Re: [PATCH 0/4] x86: Add Cache QoS Monitoring (CQM) support

From: Waskiewicz Jr, Peter P
Date: Tue Feb 18 2014 - 14:54:48 EST


On Tue, 2014-02-18 at 20:35 +0100, Peter Zijlstra wrote:
> On Tue, Feb 18, 2014 at 05:29:42PM +0000, Waskiewicz Jr, Peter P wrote:
> > > Its not a problem that changing the task:RMID map is expensive, what is
> > > a problem is that there's no deterministic fashion of doing it.
> >
> > We are going to add to the SDM that changing RMID's often/frequently is
> > not the intended use case for this feature, and can cause bogus data.
> > The real intent is to land threads into an RMID, and run that until the
> > threads are effectively done.
> >
> > That being said, reassigning a thread to a new RMID is certainly
> > supported, just "frequent" updates is not encouraged at all.
>
> You don't even need really high frequency, just unsynchronized wrt
> reading the counter. Suppose A flips the RMIDs about and just when its
> done programming B reads them.
>
> At that point you've got 0 guarantee the data makes any kind of sense.

Agreed, there is no guarantee with how the hardware is designed. We
don't have an instruction that can nuke RMID-tagged cachelines from the
cache, and the CPU guys (along with hpa) have been very explicit that
wbinv is not an option.

> > I do see that, however the userspace interface for this isn't ideal for
> > how the feature is intended to be used. I'm still planning to have this
> > be managed per process in /proc/<pid>, I just had other priorities push
> > this back a bit on my stovetop.
>
> So I really don't like anything /proc/$pid/ nor do I really see a point in
> doing that. What are you going to do in the /proc/$pid/ thing anyway?
> Exposing raw RMIDs is an absolute no-no, and anything else is going to
> end up being yet-another-grouping thing and thus not much different from
> cgroups.

Exactly. The cgroup grouping mechanisms fit really well with this
feature. I was exploring another way to do it given the pushback on
using cgroups initially. The RMID's won't be exposed, rather a group
identifier (in cgroups it's the new subdirectory in the subsystem), and
RMIDs are assigned by the kernel, completely hidden to userspace.

>
> > Also, now that the new SDM is available
>
> Can you guys please set up a mailing list already so we know when
> there's new versions out? Ideally mailing out the actual PDF too so I
> get the automagic download and archive for all versions.

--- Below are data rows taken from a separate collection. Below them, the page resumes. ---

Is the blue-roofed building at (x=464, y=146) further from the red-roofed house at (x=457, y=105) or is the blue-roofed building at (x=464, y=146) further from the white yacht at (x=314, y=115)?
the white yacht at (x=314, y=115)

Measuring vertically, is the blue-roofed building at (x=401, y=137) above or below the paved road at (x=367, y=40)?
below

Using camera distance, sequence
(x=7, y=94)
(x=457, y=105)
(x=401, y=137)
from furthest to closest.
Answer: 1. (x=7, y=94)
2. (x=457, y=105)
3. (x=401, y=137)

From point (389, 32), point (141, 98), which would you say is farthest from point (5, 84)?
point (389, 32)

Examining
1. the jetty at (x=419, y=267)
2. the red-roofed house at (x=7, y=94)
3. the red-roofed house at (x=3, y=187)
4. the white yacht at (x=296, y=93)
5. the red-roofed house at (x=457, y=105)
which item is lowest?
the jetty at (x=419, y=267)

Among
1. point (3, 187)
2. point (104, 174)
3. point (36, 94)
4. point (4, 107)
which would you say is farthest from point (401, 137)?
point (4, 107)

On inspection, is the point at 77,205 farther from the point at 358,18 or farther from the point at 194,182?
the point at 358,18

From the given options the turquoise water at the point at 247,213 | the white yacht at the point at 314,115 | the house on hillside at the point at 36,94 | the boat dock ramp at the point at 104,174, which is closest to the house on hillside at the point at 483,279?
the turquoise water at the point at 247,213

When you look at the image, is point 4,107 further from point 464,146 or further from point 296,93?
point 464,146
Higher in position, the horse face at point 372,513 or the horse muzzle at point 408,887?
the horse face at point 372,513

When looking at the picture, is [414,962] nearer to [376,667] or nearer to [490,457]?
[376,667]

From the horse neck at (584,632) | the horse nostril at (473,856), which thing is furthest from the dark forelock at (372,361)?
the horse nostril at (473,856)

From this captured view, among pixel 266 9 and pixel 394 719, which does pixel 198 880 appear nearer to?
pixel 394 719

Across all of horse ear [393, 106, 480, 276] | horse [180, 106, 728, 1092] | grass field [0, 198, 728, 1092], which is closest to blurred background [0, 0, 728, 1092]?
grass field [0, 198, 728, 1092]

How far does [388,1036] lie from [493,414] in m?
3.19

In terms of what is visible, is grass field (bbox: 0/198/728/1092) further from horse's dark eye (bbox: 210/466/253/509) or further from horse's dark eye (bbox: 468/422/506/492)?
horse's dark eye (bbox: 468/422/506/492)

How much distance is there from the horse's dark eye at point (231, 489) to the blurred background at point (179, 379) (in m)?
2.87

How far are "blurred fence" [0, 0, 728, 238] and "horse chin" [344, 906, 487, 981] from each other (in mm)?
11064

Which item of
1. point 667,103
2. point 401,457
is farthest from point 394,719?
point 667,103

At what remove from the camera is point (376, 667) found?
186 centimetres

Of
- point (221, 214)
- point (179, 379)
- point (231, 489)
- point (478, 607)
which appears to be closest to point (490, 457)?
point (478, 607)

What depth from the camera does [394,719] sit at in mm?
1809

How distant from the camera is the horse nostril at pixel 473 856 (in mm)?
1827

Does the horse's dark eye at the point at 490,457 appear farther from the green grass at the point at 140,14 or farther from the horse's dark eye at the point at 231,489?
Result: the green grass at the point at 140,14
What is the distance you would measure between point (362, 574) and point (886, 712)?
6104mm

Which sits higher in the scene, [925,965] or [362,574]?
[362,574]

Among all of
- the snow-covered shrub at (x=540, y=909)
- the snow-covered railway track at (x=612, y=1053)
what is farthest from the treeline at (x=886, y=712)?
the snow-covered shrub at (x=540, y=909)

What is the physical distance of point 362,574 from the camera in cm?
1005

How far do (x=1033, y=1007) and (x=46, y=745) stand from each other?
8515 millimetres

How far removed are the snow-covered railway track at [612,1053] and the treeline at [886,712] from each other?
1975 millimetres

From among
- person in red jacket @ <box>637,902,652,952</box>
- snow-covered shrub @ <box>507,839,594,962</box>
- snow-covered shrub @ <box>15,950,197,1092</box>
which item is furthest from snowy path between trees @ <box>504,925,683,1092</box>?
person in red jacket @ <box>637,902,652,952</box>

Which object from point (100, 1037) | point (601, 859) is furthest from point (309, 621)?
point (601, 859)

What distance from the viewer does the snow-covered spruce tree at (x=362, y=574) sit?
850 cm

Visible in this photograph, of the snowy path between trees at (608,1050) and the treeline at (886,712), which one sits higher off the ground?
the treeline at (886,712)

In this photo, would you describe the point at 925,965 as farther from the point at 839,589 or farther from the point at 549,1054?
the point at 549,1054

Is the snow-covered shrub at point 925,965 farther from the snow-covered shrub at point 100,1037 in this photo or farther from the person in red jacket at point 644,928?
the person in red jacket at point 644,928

I assume this has been requested before. As I'm typing this, I just
received the notification internally that the new SDM is now published.
I'll forward your request along and see what I hear back.

> > , there is a new feature added to
> > the same family as CQM, called Memory Bandwidth Monitoring (MBM). The
> > original cgroup approach would have allowed another subsystem be added
> > next to cacheqos; the perf-cgroup here is not easily expandable.
> > The /proc/<pid> approach can add MBM pretty easily alongside CQM.
>
> I'll have to go read up what you've done now, but if its also RMID based
> I don't see why the proposed scheme won't work.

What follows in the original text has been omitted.